男の背から、炎や火傷が消える。対象のすり替え。近くの草地の地面にそれが移った。
「あ、あれ……。え?」
わざわざ助けた相手に向けて、ガサナウベルは、掌を向けた。そこから衝撃が生まれる。
男は吹き飛んだ。そして動かなくなる。
男が聞いているかは関係なく、ガサナウベルは告げ始めた。
「殺すと晴己が悲しい顔をする。それに寝覚めが悪いのは、俺も苦手でね」
「これで終わりかな」
と、言ったのは晴己。辺りを見ながら。
「もう少し様子を見る?」とキレンが聞いた。
「そうだね」
晴己とキレンは、ゆっくりと敵を殲滅していった。隙を突いた筈の敵の攻撃も、晴己は軽々撥ね返す。キレンでさえ、巨大化させたルアーを盾にし、防ぎ切っていた。
晴己は、背後への瞬間移動だけでなく、見たことのある任意の場所に瞬間移動することもできるようになっていた。これは恐らく進化ではない、本来の力という奴なのだろうと晴己は考えた。

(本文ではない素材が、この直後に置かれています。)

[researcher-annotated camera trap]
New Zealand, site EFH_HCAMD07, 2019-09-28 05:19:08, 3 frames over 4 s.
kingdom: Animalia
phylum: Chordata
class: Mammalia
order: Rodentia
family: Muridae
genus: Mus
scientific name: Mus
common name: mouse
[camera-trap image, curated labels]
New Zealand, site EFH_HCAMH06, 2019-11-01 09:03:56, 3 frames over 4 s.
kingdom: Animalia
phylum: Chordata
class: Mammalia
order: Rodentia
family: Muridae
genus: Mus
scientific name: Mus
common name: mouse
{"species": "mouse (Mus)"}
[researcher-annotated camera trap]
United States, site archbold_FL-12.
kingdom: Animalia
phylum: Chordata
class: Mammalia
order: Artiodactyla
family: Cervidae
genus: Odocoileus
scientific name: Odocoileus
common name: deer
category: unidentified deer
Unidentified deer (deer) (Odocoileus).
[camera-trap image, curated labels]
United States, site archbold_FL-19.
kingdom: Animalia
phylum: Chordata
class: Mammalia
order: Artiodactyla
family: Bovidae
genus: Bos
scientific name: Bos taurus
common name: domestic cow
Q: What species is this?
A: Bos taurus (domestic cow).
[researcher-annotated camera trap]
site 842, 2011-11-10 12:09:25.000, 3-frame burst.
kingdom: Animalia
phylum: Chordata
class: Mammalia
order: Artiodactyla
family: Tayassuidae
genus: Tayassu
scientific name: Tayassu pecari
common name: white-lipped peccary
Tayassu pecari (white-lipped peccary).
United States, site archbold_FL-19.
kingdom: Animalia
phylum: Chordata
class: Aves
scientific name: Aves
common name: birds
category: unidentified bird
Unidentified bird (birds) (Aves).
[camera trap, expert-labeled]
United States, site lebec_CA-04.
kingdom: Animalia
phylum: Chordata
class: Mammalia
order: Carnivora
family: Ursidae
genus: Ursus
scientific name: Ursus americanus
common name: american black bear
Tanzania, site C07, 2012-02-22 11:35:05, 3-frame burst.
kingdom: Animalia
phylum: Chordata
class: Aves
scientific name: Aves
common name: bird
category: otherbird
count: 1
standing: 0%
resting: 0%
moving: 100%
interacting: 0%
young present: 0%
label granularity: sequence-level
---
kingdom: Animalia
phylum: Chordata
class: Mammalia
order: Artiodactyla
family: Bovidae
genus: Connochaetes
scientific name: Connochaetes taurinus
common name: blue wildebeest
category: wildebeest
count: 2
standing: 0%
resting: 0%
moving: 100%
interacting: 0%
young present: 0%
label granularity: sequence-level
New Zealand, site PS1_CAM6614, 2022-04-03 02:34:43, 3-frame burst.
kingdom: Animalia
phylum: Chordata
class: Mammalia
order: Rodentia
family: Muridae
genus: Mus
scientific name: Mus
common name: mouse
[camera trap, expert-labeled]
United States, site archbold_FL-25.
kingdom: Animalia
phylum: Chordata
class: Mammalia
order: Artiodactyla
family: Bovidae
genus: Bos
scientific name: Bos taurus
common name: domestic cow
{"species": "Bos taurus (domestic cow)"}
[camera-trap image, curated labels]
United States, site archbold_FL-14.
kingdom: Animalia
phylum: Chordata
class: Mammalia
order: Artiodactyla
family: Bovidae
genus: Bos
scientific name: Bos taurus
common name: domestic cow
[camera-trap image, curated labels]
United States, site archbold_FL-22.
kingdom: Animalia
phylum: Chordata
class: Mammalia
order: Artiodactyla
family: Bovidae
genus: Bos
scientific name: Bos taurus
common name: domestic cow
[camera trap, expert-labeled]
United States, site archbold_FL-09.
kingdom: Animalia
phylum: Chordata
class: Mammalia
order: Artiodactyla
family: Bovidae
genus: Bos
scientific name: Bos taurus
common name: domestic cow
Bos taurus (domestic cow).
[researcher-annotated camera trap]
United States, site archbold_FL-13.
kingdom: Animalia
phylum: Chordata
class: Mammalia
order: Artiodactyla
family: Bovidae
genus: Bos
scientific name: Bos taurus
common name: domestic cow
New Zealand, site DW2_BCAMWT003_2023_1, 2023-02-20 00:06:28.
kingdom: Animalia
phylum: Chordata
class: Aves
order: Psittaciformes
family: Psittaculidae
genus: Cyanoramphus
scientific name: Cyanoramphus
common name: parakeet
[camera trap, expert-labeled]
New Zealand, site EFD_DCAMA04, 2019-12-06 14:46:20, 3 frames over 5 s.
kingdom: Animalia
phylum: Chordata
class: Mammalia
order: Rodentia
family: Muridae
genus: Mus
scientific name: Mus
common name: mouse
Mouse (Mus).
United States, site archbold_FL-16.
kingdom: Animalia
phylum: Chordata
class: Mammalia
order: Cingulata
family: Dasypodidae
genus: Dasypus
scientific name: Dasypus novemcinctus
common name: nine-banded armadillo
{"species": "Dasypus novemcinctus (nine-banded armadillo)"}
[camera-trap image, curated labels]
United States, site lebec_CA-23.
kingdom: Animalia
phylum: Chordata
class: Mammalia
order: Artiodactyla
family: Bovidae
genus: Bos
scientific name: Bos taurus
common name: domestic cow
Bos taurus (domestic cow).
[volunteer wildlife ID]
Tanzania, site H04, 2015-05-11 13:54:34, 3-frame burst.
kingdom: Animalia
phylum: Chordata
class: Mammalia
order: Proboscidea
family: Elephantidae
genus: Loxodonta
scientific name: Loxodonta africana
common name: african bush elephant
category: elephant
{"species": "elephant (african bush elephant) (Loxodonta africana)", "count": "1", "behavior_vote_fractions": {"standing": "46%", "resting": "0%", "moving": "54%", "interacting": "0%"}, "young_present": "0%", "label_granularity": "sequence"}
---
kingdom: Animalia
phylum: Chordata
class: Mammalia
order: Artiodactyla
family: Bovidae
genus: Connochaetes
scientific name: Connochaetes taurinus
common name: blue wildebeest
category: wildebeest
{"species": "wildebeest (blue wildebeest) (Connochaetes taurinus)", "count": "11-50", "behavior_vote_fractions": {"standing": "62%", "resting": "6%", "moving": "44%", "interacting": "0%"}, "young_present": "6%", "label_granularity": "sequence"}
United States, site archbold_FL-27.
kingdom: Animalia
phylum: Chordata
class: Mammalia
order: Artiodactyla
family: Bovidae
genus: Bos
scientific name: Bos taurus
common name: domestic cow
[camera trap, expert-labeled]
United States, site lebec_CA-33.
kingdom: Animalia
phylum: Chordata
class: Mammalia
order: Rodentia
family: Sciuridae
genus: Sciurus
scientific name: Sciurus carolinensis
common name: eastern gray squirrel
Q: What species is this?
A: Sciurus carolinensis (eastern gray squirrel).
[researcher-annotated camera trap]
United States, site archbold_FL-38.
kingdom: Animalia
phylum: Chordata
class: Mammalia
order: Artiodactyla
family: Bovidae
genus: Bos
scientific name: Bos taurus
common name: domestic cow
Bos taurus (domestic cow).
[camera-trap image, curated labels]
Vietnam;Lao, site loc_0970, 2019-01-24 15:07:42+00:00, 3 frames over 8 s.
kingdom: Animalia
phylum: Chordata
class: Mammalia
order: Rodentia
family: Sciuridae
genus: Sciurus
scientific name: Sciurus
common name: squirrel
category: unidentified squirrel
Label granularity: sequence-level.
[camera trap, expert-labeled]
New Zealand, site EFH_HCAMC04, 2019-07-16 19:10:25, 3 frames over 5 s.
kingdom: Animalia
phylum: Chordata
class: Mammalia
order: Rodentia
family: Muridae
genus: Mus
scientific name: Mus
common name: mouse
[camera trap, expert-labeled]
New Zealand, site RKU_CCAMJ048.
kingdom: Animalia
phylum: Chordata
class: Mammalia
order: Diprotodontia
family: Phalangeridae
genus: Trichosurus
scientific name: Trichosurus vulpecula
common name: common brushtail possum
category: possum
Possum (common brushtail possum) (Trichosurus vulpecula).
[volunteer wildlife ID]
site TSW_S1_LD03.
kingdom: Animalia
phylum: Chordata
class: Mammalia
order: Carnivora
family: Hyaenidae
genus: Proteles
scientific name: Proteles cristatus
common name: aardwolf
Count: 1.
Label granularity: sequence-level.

それで以て敵の前に瞬時に行くと、腹部を蹴る、もしくは殴打。押し飛ばされた敵に、キレンがルアーを向かわせ、触れさせ、確実に眠らせる。
動かなくなった相手を縛る。晴己の生み出した消炭色の、長い、能力封印の布で。
展望エリアの敵は全てそうし終えたようだった。
五階以下のフードエリアなどへ向かう。
肉体を改造しているため、二人は体術でも劣らなかった。
晴己が紙をくしゃくしゃに丸め、それを弾丸にして中てて倒した相手に、キレンがルアーを触れさせることもあった。背を預け合い、そういった物を敵にぶつける。
ちらほら居た敵を倒し、縛り、無力化させながら、二階に来た時、出会った。
「ガサナウベルさん」
「え? ガサナウベルっ? さんって、どういう事」
確かに目の前に居るのは女性に変装したガサナウベル。そもそも、この人が? という気にもなる。
晴己は考えた。
(キレンには言っておこう)
「この人は味方だよ。あの時は悪かったと思うけど、天界の緊急事態に備えるために僕らに試練を課してただけだったんだ。今僕の力で変装中だからこんな感じだけど」
「え……? でも、天前先生が、天使ガサナウベルは指名手配犯だって」
すると、ガサナウベル自身が。
「影天界を欺くためさ。そんな事より、ここの敵はもう居ないのか?」
言われて、晴己は紙を生み出し、念じた。その白さに、黒い字が浮かび上がる。
『影天界から来た占拠犯で縛られていない者はもう居ない』
「大丈夫。もういいみたい」
「よし」
「それより、僕も気になってる事があるんだよ」
「何だ?」
「キレンを攫ってここに僕を誘導して、僕の自由を奪おうとした――その人物がここに居たとは思うけど、それが、空影を大量に運んだ誰かと同一人物なのかどうか、っていうのが」
「なるほど……」
それを念じて問うと、紙曰く。
『このタワーに居た者が空影を大量出現させたのではない』
と出た。
「……まずい方みたいだね」見せた紙を無へと帰すと。「これからその誰かへの対処はしておかないと、また、そいつが……空影を暴れさせちゃうかも」
「ふむ、そうだな。じゃあお前はその対処をしろ。俺はその子を白天舞ホテルに送る。合流は今のあの部屋だ」
「ん、分かった」
「あ……ハルちゃん」
キレンが晴己の腕を取った。
晴己は察した。抱き締める。晴己にとっても大事だった。この温もり、守りたいもののために戦っているのだから。また離れるとしても。愛していることを伝えたかった。
キレンが抱き締め返した。
「じゃあ僕は今回の犯人を縛りに行くから」
「……死なないでね」
そう言うと、キレンは、より強く抱き締めた。
「大丈夫。死なないよ」
晴己はその熱を確かめながら、その想いに応えるために、同じように――それ以上に――抱き締め返した。